-- Task details --
Rewrite every entry below, changing each "wooden post" to "fence post" and leaving all other text as it is.

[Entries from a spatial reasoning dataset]
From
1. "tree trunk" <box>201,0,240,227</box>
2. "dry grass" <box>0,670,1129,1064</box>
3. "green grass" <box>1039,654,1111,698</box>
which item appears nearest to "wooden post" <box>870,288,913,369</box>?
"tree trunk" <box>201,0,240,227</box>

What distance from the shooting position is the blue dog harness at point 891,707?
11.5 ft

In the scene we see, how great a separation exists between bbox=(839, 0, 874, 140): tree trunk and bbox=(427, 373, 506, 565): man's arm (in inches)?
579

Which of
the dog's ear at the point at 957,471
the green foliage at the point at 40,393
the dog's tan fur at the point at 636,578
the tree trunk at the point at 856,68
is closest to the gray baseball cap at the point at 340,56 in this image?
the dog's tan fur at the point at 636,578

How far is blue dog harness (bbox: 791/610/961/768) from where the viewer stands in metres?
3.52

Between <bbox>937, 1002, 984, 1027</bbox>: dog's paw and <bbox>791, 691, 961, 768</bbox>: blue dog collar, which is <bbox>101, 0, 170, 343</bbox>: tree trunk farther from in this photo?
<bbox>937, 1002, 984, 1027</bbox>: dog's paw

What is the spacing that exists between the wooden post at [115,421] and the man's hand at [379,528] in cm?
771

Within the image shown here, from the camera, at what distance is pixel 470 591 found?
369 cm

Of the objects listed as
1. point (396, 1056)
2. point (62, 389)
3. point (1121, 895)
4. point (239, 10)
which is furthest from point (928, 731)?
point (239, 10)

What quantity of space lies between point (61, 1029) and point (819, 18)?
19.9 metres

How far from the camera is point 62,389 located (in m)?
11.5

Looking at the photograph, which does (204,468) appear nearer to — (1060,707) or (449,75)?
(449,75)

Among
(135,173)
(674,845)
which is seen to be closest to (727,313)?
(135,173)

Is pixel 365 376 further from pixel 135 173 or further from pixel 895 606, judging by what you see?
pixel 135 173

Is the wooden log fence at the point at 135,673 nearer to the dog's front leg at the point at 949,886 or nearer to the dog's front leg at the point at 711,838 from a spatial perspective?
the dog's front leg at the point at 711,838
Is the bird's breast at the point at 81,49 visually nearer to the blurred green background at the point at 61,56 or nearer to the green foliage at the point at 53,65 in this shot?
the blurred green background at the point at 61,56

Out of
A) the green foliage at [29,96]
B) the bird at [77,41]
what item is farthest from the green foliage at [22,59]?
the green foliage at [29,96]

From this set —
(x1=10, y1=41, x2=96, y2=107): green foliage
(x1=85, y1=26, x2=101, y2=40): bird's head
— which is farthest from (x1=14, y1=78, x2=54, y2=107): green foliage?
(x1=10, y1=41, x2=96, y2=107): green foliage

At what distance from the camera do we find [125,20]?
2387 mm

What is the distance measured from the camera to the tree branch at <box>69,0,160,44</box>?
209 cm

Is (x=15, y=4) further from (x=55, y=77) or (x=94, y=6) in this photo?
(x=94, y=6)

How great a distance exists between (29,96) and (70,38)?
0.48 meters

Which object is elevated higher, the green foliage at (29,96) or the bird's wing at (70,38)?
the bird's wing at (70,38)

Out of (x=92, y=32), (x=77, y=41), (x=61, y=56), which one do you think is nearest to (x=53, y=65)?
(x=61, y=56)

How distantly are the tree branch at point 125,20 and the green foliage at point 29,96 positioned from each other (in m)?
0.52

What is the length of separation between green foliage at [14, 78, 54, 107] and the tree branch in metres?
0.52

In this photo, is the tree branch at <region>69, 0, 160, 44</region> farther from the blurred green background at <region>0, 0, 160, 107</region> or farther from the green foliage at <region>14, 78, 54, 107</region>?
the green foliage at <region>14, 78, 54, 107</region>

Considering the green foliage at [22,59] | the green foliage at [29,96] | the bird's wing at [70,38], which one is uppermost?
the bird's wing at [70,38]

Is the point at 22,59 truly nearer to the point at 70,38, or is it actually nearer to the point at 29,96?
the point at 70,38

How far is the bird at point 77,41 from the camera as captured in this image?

-- Completed task --
From
1. "tree trunk" <box>201,0,240,227</box>
2. "dry grass" <box>0,670,1129,1064</box>
3. "green grass" <box>1039,654,1111,698</box>
which item appears nearest to "fence post" <box>870,288,913,369</box>?
"tree trunk" <box>201,0,240,227</box>

What distance from the shooting position is the blue dog harness at point 891,707?
11.5 ft

In the scene we see, how great a separation exists between bbox=(839, 0, 874, 140): tree trunk and bbox=(427, 373, 506, 565): man's arm (in inches)?
579

Which of
the dog's ear at the point at 957,471
the green foliage at the point at 40,393
the dog's tan fur at the point at 636,578
the tree trunk at the point at 856,68
is closest to the gray baseball cap at the point at 340,56 in this image?
the dog's tan fur at the point at 636,578

How far is blue dog harness (bbox: 791/610/961/768) from where the viewer stands in metres?
3.52

Between <bbox>937, 1002, 984, 1027</bbox>: dog's paw and <bbox>791, 691, 961, 768</bbox>: blue dog collar, which is <bbox>101, 0, 170, 343</bbox>: tree trunk farther from in this photo?
<bbox>937, 1002, 984, 1027</bbox>: dog's paw

What is the spacing that exists between the fence post at [115,421] and the man's hand at [379,528] in cm?
771

Within the image shown here, from the camera, at what distance is pixel 470 591 found?
369 cm

Of the objects listed as
1. point (396, 1056)
2. point (62, 389)
3. point (1121, 895)
4. point (239, 10)
which is furthest from point (928, 731)?
point (239, 10)

What quantity of space lies between point (61, 1029) and point (819, 18)?
19.9 metres

How far from the camera is point 62,389 located (in m)?
11.5

Looking at the photograph, which does (204,468) appear nearer to — (1060,707) or (449,75)?
(449,75)

Among
(135,173)
(674,845)
which is seen to be closest to (727,313)?
(135,173)

Is pixel 365 376 further from pixel 135 173 or further from pixel 895 606, judging by what you see?
pixel 135 173

Is the wooden log fence at the point at 135,673 nearer to the dog's front leg at the point at 949,886 or nearer to the dog's front leg at the point at 711,838 from a spatial perspective?
the dog's front leg at the point at 711,838
Is the bird's breast at the point at 81,49 visually nearer to the blurred green background at the point at 61,56 or nearer to the green foliage at the point at 53,65 in this shot?
the blurred green background at the point at 61,56

Out of
A) the green foliage at [29,96]
B) the bird at [77,41]
what item is farthest from the green foliage at [22,59]?
the green foliage at [29,96]

From this set —
(x1=10, y1=41, x2=96, y2=107): green foliage
(x1=85, y1=26, x2=101, y2=40): bird's head
— which is farthest from (x1=14, y1=78, x2=54, y2=107): green foliage?
(x1=10, y1=41, x2=96, y2=107): green foliage

At what distance from the camera do we find [125,20]?
2387 mm

What is the distance measured from the camera to the tree branch at <box>69,0,160,44</box>?
209 cm

Is (x=15, y=4) further from (x=55, y=77) or (x=94, y=6) in this photo?
(x=94, y=6)

How great a distance exists between (29,96) and (70,38)?
0.48 meters

Which object is elevated higher, the green foliage at (29,96) or the bird's wing at (70,38)?
the bird's wing at (70,38)

Out of (x=92, y=32), (x=77, y=41), (x=61, y=56), which one do you think is nearest to (x=53, y=65)?
(x=61, y=56)

How distantly are the tree branch at point 125,20 and the green foliage at point 29,96 positioned from each other (in m)?
0.52

What is the length of separation between green foliage at [14, 78, 54, 107] and the tree branch in metres?
0.52

In this photo, is the tree branch at <region>69, 0, 160, 44</region> farther from the blurred green background at <region>0, 0, 160, 107</region> or farther from the green foliage at <region>14, 78, 54, 107</region>?
the green foliage at <region>14, 78, 54, 107</region>

Considering the green foliage at [22,59] | the green foliage at [29,96] | the bird's wing at [70,38], which one is uppermost?
the bird's wing at [70,38]

Is the point at 22,59 truly nearer to the point at 70,38, or is it actually nearer to the point at 29,96?
the point at 70,38

How far is the bird at point 77,41 from the camera as captured in this image?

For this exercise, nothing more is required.